Article in question : https://en.wikipedia.org/wiki/Limit_superior_and_limit_inferior
Essentially i want to prove that for a sequence $(a_n)_n$ in $\mathbb{R}$ whose set of all limit points is $E$, that this equation works $$\lim_{n\to\infty}\sup_{m\ge n}a_m = \sup E$$
Let $B=\lim_{n\to \infty}\sup_{m\ge n}a_m.$ Let $b_n=\sup_{m\ge n}a_m.$
(1).If $B\in \Bbb R:$ The sequence $(b_n)_{n\in \Bbb N}$ is decreasing (i.e. $n'>n\implies b_{n'}\le b_n)$ and converges to $B.$
Take any $\epsilon\in \Bbb R^+.$ Take $ n_1$ such that $n\ge n_1\implies B+\epsilon> b_n.$ For any $n\ge n_1$ there exists $n'\ge n$ such that $a_{n'}>b_n-\epsilon$ by def' of $b_n.$ And if $n'\ge n$ then $a_{n'}\le b_n,$ also by def'n of $b_n.$ And $B+\epsilon > b_{n'}$ if $n'\ge n\ge n_1.$ So we have $$B+\epsilon \ge b_{n'}\ge a_{n'}>b_n-\epsilon\ge B-\epsilon.$$ And $n'\ge n,$ with no upper bound on $n.$
So for any $\epsilon >0$ the set $\{n'\in \Bbb N: |a_{n'}-B|<\epsilon\}$ is not empty and has no upper bound in $\Bbb N$. So there exists a subsequence of $(a_n)_{n\in \Bbb N}$ converging to $B.$
Suppose $(a_n)_{n\in \Bbb N}$ had a subsequence converging to $C>B.$ Take $r\in \Bbb R^+$ such that $B<B+r<C.$ Then there are infinitely many $m$ such that $a_m>B+r.$ But then $ b_n\ge B+r$ for every $n$ (by the def'n of $b_n)$ implying $B= \lim_{n\to \infty}b_n\ge B+r>B,$ which is absurd.
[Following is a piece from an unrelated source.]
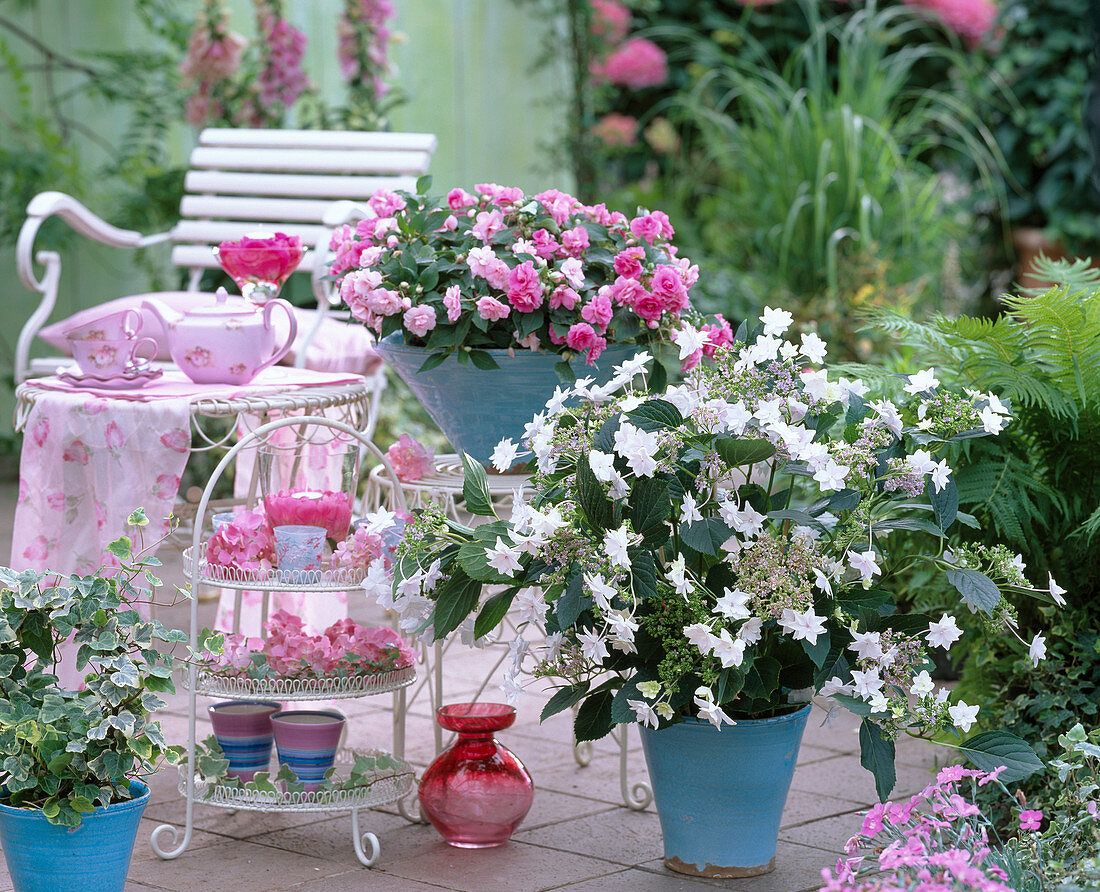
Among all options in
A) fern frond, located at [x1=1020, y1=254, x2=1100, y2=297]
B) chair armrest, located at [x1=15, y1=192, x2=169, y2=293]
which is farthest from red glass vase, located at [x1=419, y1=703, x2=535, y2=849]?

Note: We allow the possibility $C=\infty,$ with the usual convention that "$(x_n)_{n\in \Bbb N}$ converges to $\infty$" means that for each $r\in \Bbb R,$ the set $\{n\in \Bbb N: x_n\le r\}$ is finite (i.e. bounded above in $\Bbb N)$.
(2). If $B=\infty:$ Then $\sup_n a_n=b_1=\infty.$ Because $b_n\le b_1$ for all $n\in \Bbb N,$ so if $b_1 <\infty$ then $B=\lim_{ n\to \infty}b_n\le b_1<\infty.$
So $\{a_n: n\in \Bbb N\}$ is unbounded above in $\Bbb R$, so $(a_n)_{n\in \Bbb N}$ has a subsequence converging to $\infty.$ It can't have a subsequence converging to $more$ than $\infty.$